At that point, the North Bergen Emergency Medical Services unit was on the scene, as was a vehicle from the Newark Animal Control center.
"But the dog took off away from the guy," Albasamo said. "You could see that it had blood all over its legs from the thorns."
Got two tickets for attempt
So after they rescued Ruelas and brought him to shore, the boat returned back to the island with the Animal Control personnel to try to see if they could get "King" off the island.
However, the elusive dog wouldn't cooperate, and darkness prevented the crew from finding the canine.
"It became a safety issue with my workers, who were getting cut up badly with the thorns that they couldn't see in the dark," Albasamo said.
Ruelas was not taken to the hospital. He didn't require medical attention.

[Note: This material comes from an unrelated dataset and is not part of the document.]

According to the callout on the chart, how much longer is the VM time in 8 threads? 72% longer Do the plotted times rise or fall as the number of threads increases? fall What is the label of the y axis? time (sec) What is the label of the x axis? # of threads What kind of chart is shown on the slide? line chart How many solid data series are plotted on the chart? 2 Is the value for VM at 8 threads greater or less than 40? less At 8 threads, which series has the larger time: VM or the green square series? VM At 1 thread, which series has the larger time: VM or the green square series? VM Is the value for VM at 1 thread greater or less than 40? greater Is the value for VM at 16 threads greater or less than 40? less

"When I got home, I took a shower and drank some milk," Ruelas said. "I passed out for about 16 hours. The whole ordeal got the best of me."

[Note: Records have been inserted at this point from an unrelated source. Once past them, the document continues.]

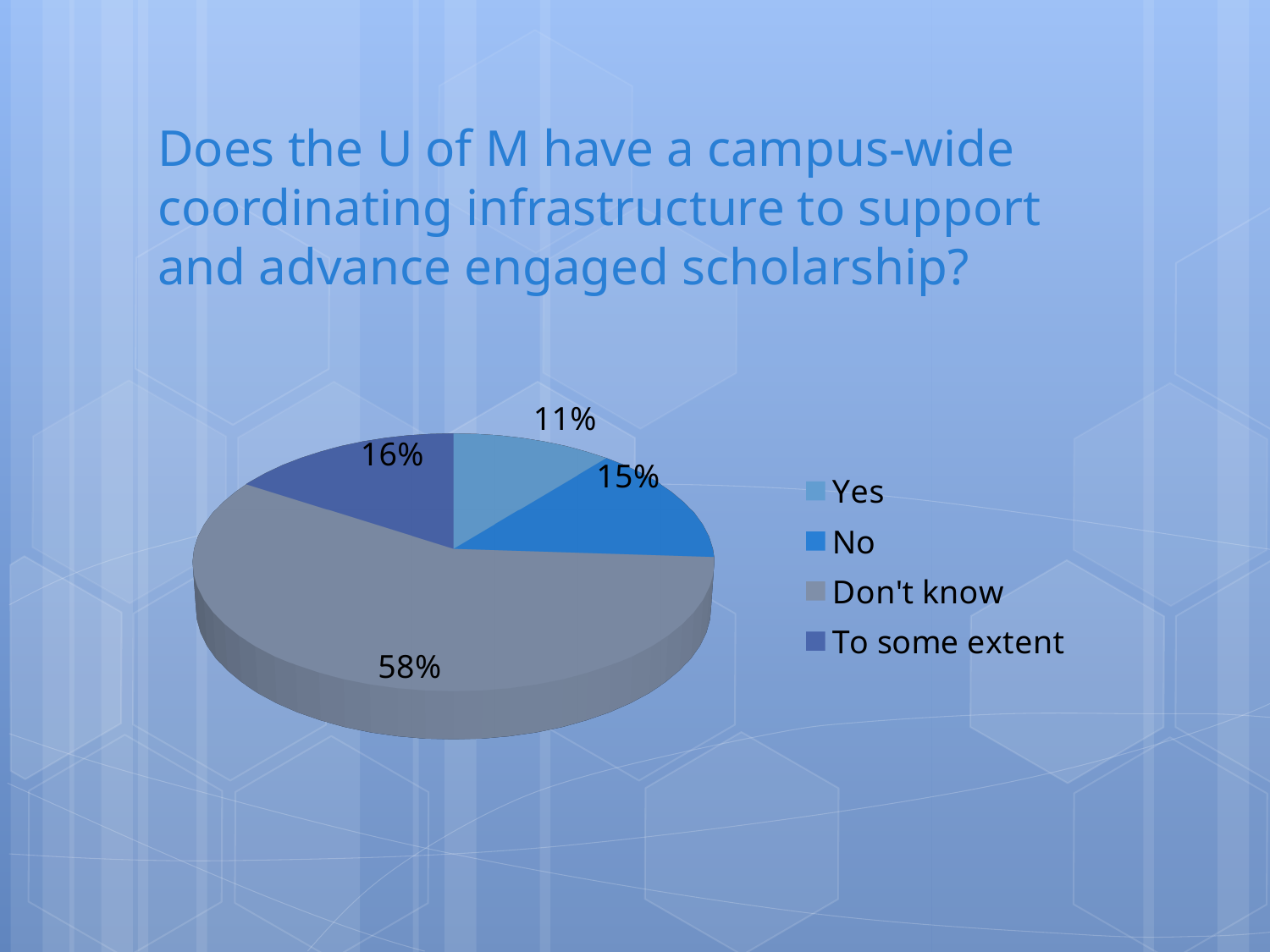
What is the difference in percentage points between "Don't know" and "To some extent"? 42 What is the combined percentage of "Yes" and "No" responses? 26% Which response has the smallest share of the pie? Yes What percentage of respondents answered "To some extent"? 16% What percentage of respondents answered "No"? 15% What percentage of respondents answered "Don't know"? 58% How many categories does the legend list? 4 What percentage of respondents answered "Yes"? 11% What type of chart is shown on the slide? Pie chart Which response has the largest share of the pie? Don't know Which is larger, the share for "No" or the share for "Yes"? No Which colour represents "Don't know" in the pie chart? Grey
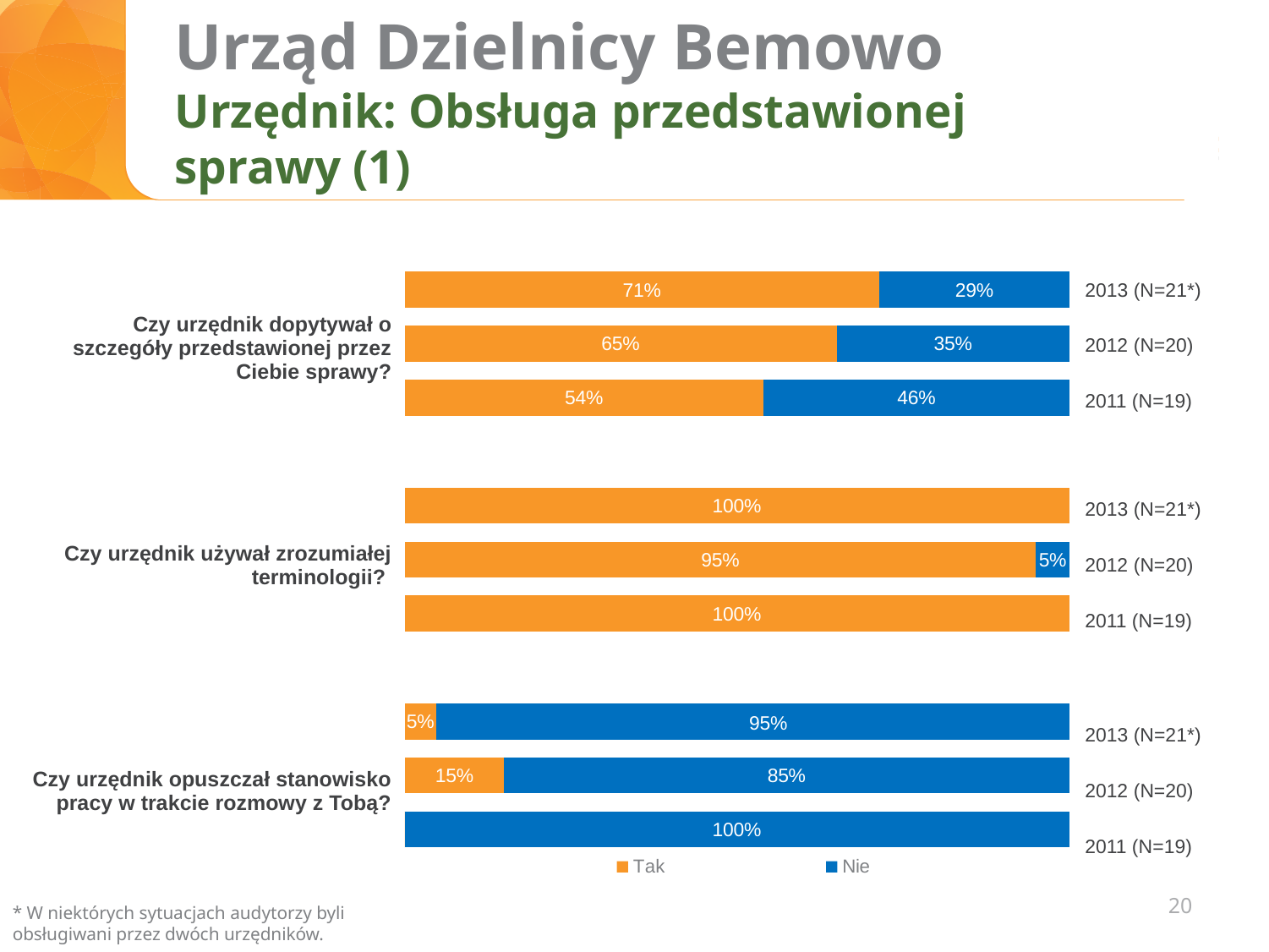
For the question 'Czy urzędnik opuszczał stanowisko pracy w trakcie rozmowy z Tobą?', which year has the lowest 'Nie' value? 2012 (N=20) For the question 'Czy urzędnik dopytywał o szczegóły przedstawionej przez Ciebie sprawy?', does the 'Tak' value rise or fall from 2011 to 2013? rise What is the 'Nie' value for 2012 (N=20) for the question 'Czy urzędnik używał zrozumiałej terminologii?' 5% What kind of chart is shown on the slide? stacked bar chart For the question 'Czy urzędnik dopytywał o szczegóły przedstawionej przez Ciebie sprawy?', which year has the highest 'Tak' value? 2013 (N=21*) What is the 'Tak' value for 2012 (N=20) for the question 'Czy urzędnik opuszczał stanowisko pracy w trakcie rozmowy z Tobą?' 15% For the question 'Czy urzędnik dopytywał o szczegóły przedstawionej przez Ciebie sprawy?', what is the difference between the 'Tak' values for 2013 (N=21*) and 2011 (N=19)? 17% What are the two series named in the legend? Tak and Nie How many bars are plotted on the chart in total? 9 What is the 'Tak' value for 2013 (N=21*) for the question 'Czy urzędnik dopytywał o szczegóły przedstawionej przez Ciebie sprawy?' 71% What is the 'Nie' value for 2011 (N=19) for the question 'Czy urzędnik dopytywał o szczegóły przedstawionej przez Ciebie sprawy?' 46% How many series does the legend list? 2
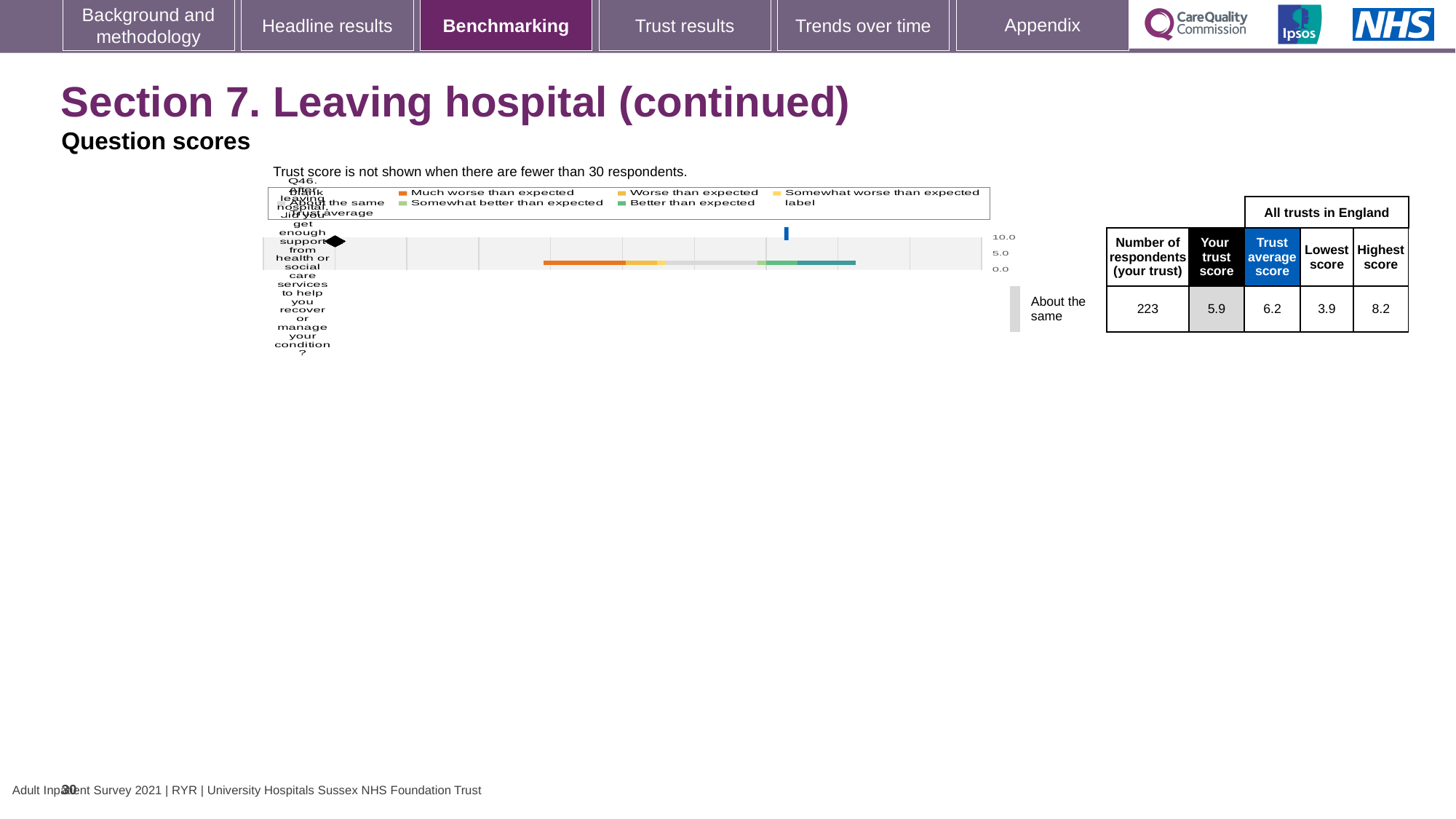
What is the trust average score for Q46? 6.2 What kind of chart is shown on the slide? Bar chart What is the lowest score among all trusts in England for Q46? 3.9 How many respondents from the trust answered Q46? 223 What is the highest score among all trusts in England for Q46? 8.2 Which is larger for Q46: your trust score or the trust average score? Trust average score What is the difference between the highest score and the lowest score for Q46? 4.3 What is the trust's score for Q46 (your trust score)? 5.9 Is the trust's score for Q46 greater or less than 5.0? greater What colour represents 'Much worse than expected' in the legend? Orange What benchmark category is the trust's Q46 result labelled as? About the same How many questions are plotted in the chart? 1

Ruelas also received another prize - two summonses. The North Bergen police hit him with tickets for illegal swimming in the lake and going into an area that is restricted.
He was also on the verge of getting another summons for self endangerment, but the police declined to serve him a summons on that charge. Ruelas will appear in North Bergen municipal court Feb. 19 on the charges.
"What I did, no one else would do," Ruelas said. "I got two tickets for trying to be a hero. If that's the case, then I guess Superman should get tickets, too."
Albasamo and the Hudson County Parks Department crew went back out Sunday morning around 7 a.m. in pursuit of the elusive "King."
"We went out there and used a machete to cut away the thickets," Albasamo said. "One of our guys fell face first into those thorns. We were tracking back and forth across that island to get the dog."
Finally, the group had a strategy. They would try to force "King" back into the water, then use a net to capture the dog.
"The dog tried to make a maneuver and then Billy [Taylor] lunged at the dog with the net," Albasamo said. "At that point, everyone watching on the shore erupted with cheers and applause. We were able to save the dog. We wrapped the dog in a blanket to make sure it was safe and warm. But we also had to find where the dog came from."
Almost at the same time, a woman from 79th Street in North Bergen stepped forward. She was apparently supposed to be watching "King" over the weekend and somehow King broke away from the home and scampered over to Braddock Park.
How the pooch ended up in the lake is beyond anyone's imagination.
"Because it took so much work to get the dog, we wanted to make sure the dog went home and not anywhere else," said Albasamo, meaning that he didn't want to see the Newark Animal Control workers take the lost pup to a kennel.
Parks Department worker Moskofian, a native of Lebanon who has worked for the county for the last 12 years, tried to shed some light on the difficult task.
"It was a hell of a job," Moskofian said. "It wasn't easy. I told Joe Albasamo that it might have been easier to get to Iraq. I've never done anything quite like this. I think we all wanted to make sure that the dog was safe. We wanted to save the dog's life. My friend Billy [Taylor] and I got cut and it was dangerous out there. I never even had been out there before. But it was a good feeling that we saved the dog. We'll take care of anyone. I think everyone was happy."
"I'm glad the dog is safe," Albasamo said. "I don't think the dog would have survived another day out there. But everyone in the park showed they really care, guys like Dave Kronick and Howard. They're great people and they'll go the extra mile. And my workers? I trust them with my life. I really think that the park becomes one, that everyone all get together to help one another."